Provo’s Two Temples: The story as told by Prof. Richard O. Cowan
The Church of Jesus Christ of Latter-day Saints has built two temples in Provo — one built from the ground up, the other built from the ashes of a beloved historic building.
BYU professor Richard O. Cowan co-authored “Provo’s Two Temples” with Justin R. Bray and shared his insight on the history behind both temples in October 2015.
“The best of two decades after the first of the Latter-day Saints settlers established their homes here, Brigham Young is quoted as talking about their needing a temple on the hill just north of the community and so it quickly became known as temple hill,” Cowan said.
Skilled at humorous anecdotes, Cowan added that in 1911 when BYU built the Maeser Building on that hill, the residents said, “Well, it can be a temple of learning.”
The site of the Provo City Center Temple where the Provo Tabernacle was built in 1883, later dedicated in 1898, was also not the original site the pioneers chose. Initially, they began building that first meetinghouse by the Provo River east and south of Fort Utah.
“I’ve always assumed that that meant it was on 5th West and 5th North over here where we have the Pioneer Museum at North Park,” Cowan said. “You know, I’ve always understood that is where they moved, which is true, but that isn’t the site that Brigham Young had recommended.”
The builders soon learned that perhaps the church president’s advice should have been followed.
“It’s interesting that that location proved to be bad right from the onset,” Cowan said. “The first season the river flooded and flooded that site; and Brigham Young as early as the fall of 1849 recommended that it be built in a different location.”
Young had mapped out the city with the public square where Pioneer Park is at 5th West and Center streets. The Saints began construction on Provo’s first meeting house.
“Well, after 3 years, they had made almost no progress whatever,” Cowan said. “Brigham Young came back to Provo and he brought the whole First Presidency and the Quorum of the Twelve, held a three-day conference in which he chewed out the 2,000 settlers that they were not following his counsel and he had indicated the location that he had earlier said, ‘This is where you should be building the meetinghouse.'”
They commenced to build on the correct site the following year. The lintel over the door to the original meetinghouse was restored and interestingly was dated as 1861.
“In other words, they anticipated completing the building quicker than it actually was,” he said.
According to Rich Talbot, director of the Office of Public Archaeology at Brigham Young University, the first tabernacle was dedicated by President John Taylor in 1867.
“Brigham Young saw it and told them, ‘You’ve already outgrown it,'” Talbot said.
This tabernacle ran north to south unlike the Provo Tabernacle that was placed east to west, just south of the smaller edifice.
The Provo Tabernacle was designed by architect William Harrison Folsom, who also designed many other notable Utah buildings including the Manti Utah Temple, the Salt Lake Tabernacle and the Old Salt Lake Theater.
An unusual feature he designed for the tabernacle was the entries to the building. People could enter the tabernacle from the north, south or east of the building to find seating on the main floor.
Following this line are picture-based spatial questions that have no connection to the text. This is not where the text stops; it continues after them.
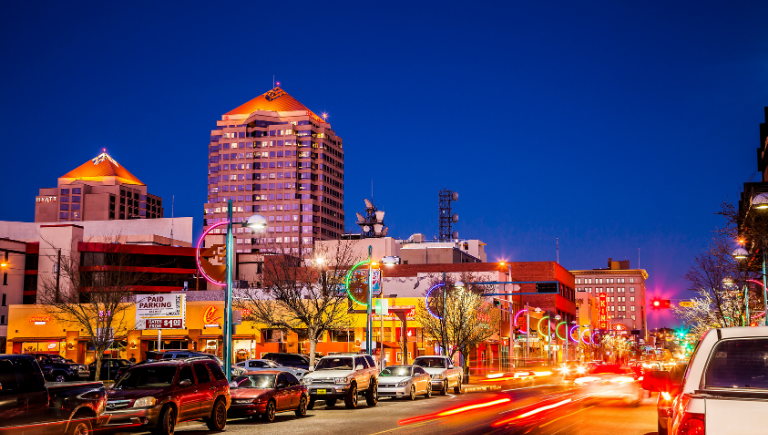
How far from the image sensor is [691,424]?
20.7 ft

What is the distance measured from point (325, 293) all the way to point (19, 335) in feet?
118

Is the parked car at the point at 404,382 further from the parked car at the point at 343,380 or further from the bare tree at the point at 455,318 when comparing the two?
the bare tree at the point at 455,318

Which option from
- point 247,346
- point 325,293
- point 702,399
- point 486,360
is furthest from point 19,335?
point 702,399

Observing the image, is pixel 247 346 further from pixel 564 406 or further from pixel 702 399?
pixel 702 399

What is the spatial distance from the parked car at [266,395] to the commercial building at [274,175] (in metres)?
166

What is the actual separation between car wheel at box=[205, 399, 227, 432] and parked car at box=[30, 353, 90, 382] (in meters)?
21.3

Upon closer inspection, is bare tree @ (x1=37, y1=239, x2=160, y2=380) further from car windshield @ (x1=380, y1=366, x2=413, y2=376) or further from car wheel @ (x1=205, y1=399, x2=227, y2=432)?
car wheel @ (x1=205, y1=399, x2=227, y2=432)

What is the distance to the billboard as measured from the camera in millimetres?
47844

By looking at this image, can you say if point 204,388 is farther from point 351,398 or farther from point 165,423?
point 351,398

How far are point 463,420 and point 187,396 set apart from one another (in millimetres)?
8021

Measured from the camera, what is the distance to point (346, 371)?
28.1 meters

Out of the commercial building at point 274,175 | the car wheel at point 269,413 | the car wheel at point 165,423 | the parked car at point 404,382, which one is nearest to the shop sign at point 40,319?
the parked car at point 404,382

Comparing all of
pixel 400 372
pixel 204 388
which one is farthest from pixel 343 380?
pixel 204 388

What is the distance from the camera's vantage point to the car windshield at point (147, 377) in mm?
→ 18328
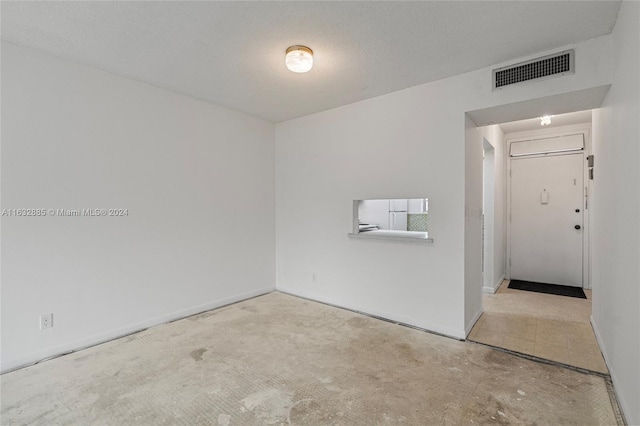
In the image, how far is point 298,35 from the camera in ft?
7.57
If they wanted to access the balconies, there were four towers, one on each corner of the tabernacle, which people could enter and climb up the circular stairways to get to their destinations.
Built during a time of great difficulty and persecution for the practice of polygamy, the Provo Tabernacle was not the only demand placed on settlers in the area. At the same time, they had been asked to help with the Salt Lake Temple and to build a center for education where the Provo Library stands today.
“For about 30 years, the two Provo Tabernacles stood side by side,” Cowan said.
The older Provo Tabernacle was torn down in 1919. Being made of adobe, it had not been built to last.
Hope of a temple at the site Young indicated on top of the hill north of the university was nonexistent a century after his directions.
“When my wife and I moved here to Provo in 1961, the people living here in the Provo City Stake were attending the Salt Lake Temple, and the students were assigned to the Manti Utah Temple District. That was the situation when we got here,” Cowan said.
There were 13 temples in service church-wide, the most recent one in Utah having been dedicated almost three-quarters of a century earlier.
“So the question was, ‘Is the time right for a new temple built in Utah Valley?’ ” he said.
In 1950, about 4,600 students were on campus and that moved to 10,000 a decade later; and Latter-day Saint membership in Utah Valley also increased from around 4,500 in 1940 to about 100,000 in 1960.
At the time, 52 percent of all temple activity was being accomplished in just three temples — Manti, Salt Lake and Logan. With that activity, church leaders knew there needed to be a new temple to relieve the other temples of overcrowding.
“Well, the suggestion was what about putting it on the little park next to the tabernacle. I think the sense of the group there was that it was too small, no parking and so on. Interestingly, that is just where they are building the temple now but in a different way,” Cowan said.
Instead, the temple committee chose the Provo Utah Temple site north of BYU on a hill where it stands today.
Emil B. Fetzer was selected to be the architect of the Provo and Ogden Temples, which were to be built simultaneously as basically twin temples. He was instructed to design an economical and efficient building.
In January 1972, the open house was conducted at the Provo Utah Temple and welcomed 246,000 people. The organizers for the Provo City Center Temple open house are expecting at least 500,000 to 800,000 people.
“Just like we are interested in the new temple now, people back then were quite interested as well,” Cowan said of the Provo Utah Temple.
Once dedicated, the Provo Utah Temple, with its community’s large number of Latter-day Saints and its efficient design, immediately became the most productive temple throughout the church and held that position for 25 years until the dedication of the Mount Timpanogos Utah Temple divided the activities in Utah Valley.
Then the Jordan River Temple in Salt Lake Valley became the single most productive.
“I wondered at the time of the announcement of the Payson and the Oquirrh Mountain temples if that would divide the activities there and allow the Provo Temple to once again become number one,” Cowan said. “Well, I’m telling you even before those temples went into service, the Provo Temple had increased over the years and in the year 2009, we understand that President (Merrill J.) Bateman, who at that time was that temple president, mentioned that that temple had probably accomplished more ordinances than any temple in the history of the world during a single year.”
Concluding a presentation of the two temples and their history, Cowan smiled and said, “One might ask what would be the impact of the Payson Utah Temple and the Provo City Center Temple on the Provo Utah Temple.”
He paused as he looked out at the audience.